--- Data for this exercise ---

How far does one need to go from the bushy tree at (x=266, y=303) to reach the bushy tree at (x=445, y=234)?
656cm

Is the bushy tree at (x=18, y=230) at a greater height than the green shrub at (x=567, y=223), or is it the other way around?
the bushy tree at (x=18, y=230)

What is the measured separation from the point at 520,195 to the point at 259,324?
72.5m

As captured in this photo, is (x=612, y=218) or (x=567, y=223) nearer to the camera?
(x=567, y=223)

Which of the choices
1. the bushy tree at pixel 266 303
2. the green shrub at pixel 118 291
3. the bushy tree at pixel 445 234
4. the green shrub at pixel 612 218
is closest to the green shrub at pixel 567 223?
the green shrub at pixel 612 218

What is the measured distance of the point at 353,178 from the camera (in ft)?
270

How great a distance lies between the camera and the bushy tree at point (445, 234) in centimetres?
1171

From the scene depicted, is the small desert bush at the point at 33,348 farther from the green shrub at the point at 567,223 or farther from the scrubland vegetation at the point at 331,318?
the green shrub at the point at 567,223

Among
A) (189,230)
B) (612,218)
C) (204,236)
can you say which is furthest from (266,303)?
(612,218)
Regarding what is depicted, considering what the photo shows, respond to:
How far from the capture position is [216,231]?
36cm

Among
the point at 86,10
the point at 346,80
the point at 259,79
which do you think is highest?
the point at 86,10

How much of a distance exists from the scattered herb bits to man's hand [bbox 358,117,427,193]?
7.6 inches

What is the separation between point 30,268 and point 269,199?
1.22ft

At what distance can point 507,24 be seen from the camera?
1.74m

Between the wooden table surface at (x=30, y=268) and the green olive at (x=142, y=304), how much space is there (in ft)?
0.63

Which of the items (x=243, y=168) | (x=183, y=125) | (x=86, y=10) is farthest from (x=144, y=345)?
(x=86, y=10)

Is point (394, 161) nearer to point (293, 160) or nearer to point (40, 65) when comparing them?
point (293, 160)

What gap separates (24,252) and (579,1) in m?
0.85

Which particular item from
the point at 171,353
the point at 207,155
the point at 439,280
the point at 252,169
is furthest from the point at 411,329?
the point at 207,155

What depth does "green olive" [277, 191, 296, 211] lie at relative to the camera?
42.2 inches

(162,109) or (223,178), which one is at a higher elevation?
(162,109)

---

**Task goal:** Copy all of the rows above, character for character, with nothing left out or changed.

**Full answer:**
How far does one need to go from the bushy tree at (x=266, y=303) to reach the bushy tree at (x=445, y=234)?
656cm

Is the bushy tree at (x=18, y=230) at a greater height than the green shrub at (x=567, y=223), or is it the other way around?
the bushy tree at (x=18, y=230)

What is the measured separation from the point at 520,195 to the point at 259,324?
72.5m

As captured in this photo, is (x=612, y=218) or (x=567, y=223) nearer to the camera?
(x=567, y=223)

Which of the choices
1. the bushy tree at pixel 266 303
2. the green shrub at pixel 118 291
3. the bushy tree at pixel 445 234
4. the green shrub at pixel 612 218
is closest to the green shrub at pixel 567 223?
the green shrub at pixel 612 218

What is the measured distance of the point at 353,178 from the camera (in ft)?
270

How great a distance lies between the camera and the bushy tree at point (445, 234) in centimetres?
1171

From the scene depicted, is the small desert bush at the point at 33,348 farther from the green shrub at the point at 567,223 or farther from the scrubland vegetation at the point at 331,318?
the green shrub at the point at 567,223

Among
A) (189,230)
B) (612,218)
C) (204,236)
can you say which is furthest from (266,303)?
(612,218)
Regarding what is depicted, considering what the photo shows, respond to:
How far from the capture position is [216,231]?
36cm

Among
the point at 86,10
the point at 346,80
the point at 259,79
which do you think is highest?
the point at 86,10

How much of a distance exists from the scattered herb bits to man's hand [bbox 358,117,427,193]?
7.6 inches

What is the separation between point 30,268 and point 269,199?
1.22ft

At what distance can point 507,24 be seen from the camera?
1.74m

Between the wooden table surface at (x=30, y=268) and the green olive at (x=142, y=304), how much space is there (in ft)?
0.63

Which of the items (x=243, y=168) | (x=183, y=125) | (x=86, y=10) is farthest from (x=144, y=345)?
(x=86, y=10)

Is point (394, 161) nearer to point (293, 160) or nearer to point (40, 65) when comparing them?
point (293, 160)

What gap separates (24,252) and (579,1) in m?
0.85

Which particular item from
the point at 171,353
the point at 207,155
the point at 439,280
the point at 252,169
is furthest from the point at 411,329?
the point at 207,155

What depth does "green olive" [277, 191, 296, 211] lie at relative to the camera?
42.2 inches

(162,109) or (223,178), which one is at a higher elevation?
(162,109)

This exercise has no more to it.